1858 Christiaan Eijkman was born. A Dutch physician who discovered that beriberi was caused by a poor diet (a lack of vitamin B1), which eventually led to the discovery of vitamins.

1858 'Ten Nights in a Barroom,' a melodrama about the evils of drink, opened at the National Theater in New York City.

1858 John Landis Mason patented the Mason Jar.

1859 U.S. agricultural exports were about $189 million a year during the 1850s.

1859 Ginseng Rush: during one week, about 12,000 pounds of ginseng were exported through Faribault, Minnesota.

1859 Massachusetts created the first Inspector of Milk position in the U.S.

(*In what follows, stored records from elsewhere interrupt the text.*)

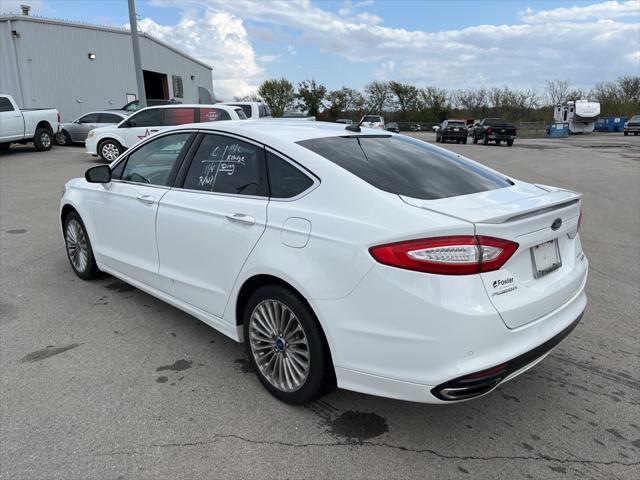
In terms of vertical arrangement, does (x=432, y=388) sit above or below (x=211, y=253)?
below

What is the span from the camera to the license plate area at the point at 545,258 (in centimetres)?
262

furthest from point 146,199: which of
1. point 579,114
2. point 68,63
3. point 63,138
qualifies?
point 579,114

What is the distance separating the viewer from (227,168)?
3426 mm

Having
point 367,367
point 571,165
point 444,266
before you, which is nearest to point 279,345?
point 367,367

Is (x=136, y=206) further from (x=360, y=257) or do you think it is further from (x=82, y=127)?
(x=82, y=127)

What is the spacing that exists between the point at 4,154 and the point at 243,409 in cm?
1994

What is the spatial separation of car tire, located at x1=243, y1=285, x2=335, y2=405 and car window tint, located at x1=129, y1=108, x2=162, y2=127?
12.5 meters

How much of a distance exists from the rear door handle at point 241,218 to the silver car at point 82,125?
63.1ft

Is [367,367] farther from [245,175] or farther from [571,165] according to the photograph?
[571,165]

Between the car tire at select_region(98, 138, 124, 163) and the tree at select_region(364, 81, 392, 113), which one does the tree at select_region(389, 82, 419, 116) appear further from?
the car tire at select_region(98, 138, 124, 163)

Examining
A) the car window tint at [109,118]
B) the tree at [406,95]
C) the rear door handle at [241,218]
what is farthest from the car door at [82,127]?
the tree at [406,95]

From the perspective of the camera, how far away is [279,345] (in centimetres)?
301

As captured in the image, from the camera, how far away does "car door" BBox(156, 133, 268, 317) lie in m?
3.11

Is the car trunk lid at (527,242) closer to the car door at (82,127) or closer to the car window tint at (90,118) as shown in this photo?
the car window tint at (90,118)
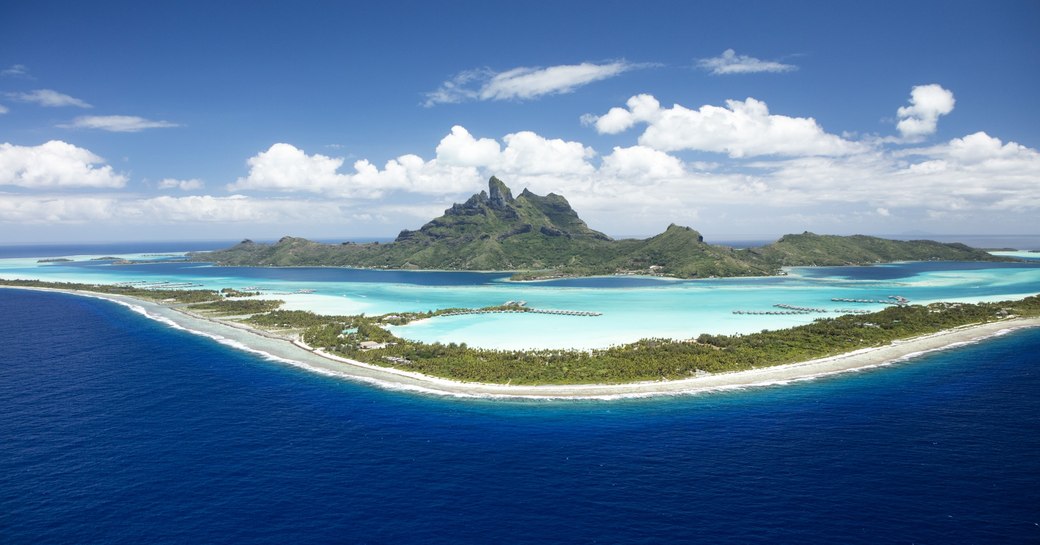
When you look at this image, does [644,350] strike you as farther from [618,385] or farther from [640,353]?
[618,385]

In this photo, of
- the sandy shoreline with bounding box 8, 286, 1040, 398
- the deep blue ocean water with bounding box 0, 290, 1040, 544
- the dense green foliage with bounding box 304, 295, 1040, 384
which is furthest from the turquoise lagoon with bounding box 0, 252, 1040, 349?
the deep blue ocean water with bounding box 0, 290, 1040, 544

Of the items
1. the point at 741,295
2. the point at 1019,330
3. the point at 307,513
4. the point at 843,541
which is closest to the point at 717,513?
the point at 843,541

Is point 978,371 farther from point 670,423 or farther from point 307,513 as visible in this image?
point 307,513

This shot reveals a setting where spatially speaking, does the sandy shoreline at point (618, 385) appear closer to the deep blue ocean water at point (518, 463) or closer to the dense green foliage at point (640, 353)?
the dense green foliage at point (640, 353)

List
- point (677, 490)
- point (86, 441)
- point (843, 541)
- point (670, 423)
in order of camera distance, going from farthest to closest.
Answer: point (670, 423), point (86, 441), point (677, 490), point (843, 541)

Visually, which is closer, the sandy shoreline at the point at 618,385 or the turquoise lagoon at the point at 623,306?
the sandy shoreline at the point at 618,385

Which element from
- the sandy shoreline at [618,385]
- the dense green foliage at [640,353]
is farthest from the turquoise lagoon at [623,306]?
the sandy shoreline at [618,385]
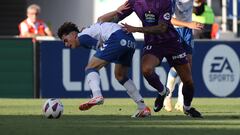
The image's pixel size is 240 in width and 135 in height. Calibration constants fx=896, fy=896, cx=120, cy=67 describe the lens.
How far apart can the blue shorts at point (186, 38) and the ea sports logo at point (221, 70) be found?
588 centimetres

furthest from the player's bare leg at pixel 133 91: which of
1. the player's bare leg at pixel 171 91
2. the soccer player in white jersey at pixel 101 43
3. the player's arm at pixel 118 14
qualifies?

1859 Sir Arthur Conan Doyle was born. Creator of Sherlock Holmes. Holmes would go for days without food while working on a case.

1859 Walter Hunt died. Hunt invented the first safety pin ('dress pin') in 1849.

1859 William Goodale of Massachusetts patented a paper bag manufacturing machine.

1859 In the Fifth Avenue Hotel in New York City, the first elevator in an American hotel began operation.

1859 Thomas Nuttall died. English naturalist and botanist. He collected and studied plants around the Chesapeake Bay area in the U.S.

1859 George B. Simpson patented the electric range.

1859 'The Origin of Species by Means of Natural Selection' was published in England.

1859 James and E. P. Monroe were issued a patent for an eggbeater

1859 Battle Creek, Michigan was incorporated as a city. The Breakfast Cereal center of the world (Kellogg, Post and Ralston Purina are all there).

1859 Eliza Acton died: She wrote the first cookbook for the housewife, rather than for the professional chef.

1859 Ferdinand Carre invented the ammonia vapor-compression system for refrigeration, which became the most widely used. Vapor compression is still the system most used today.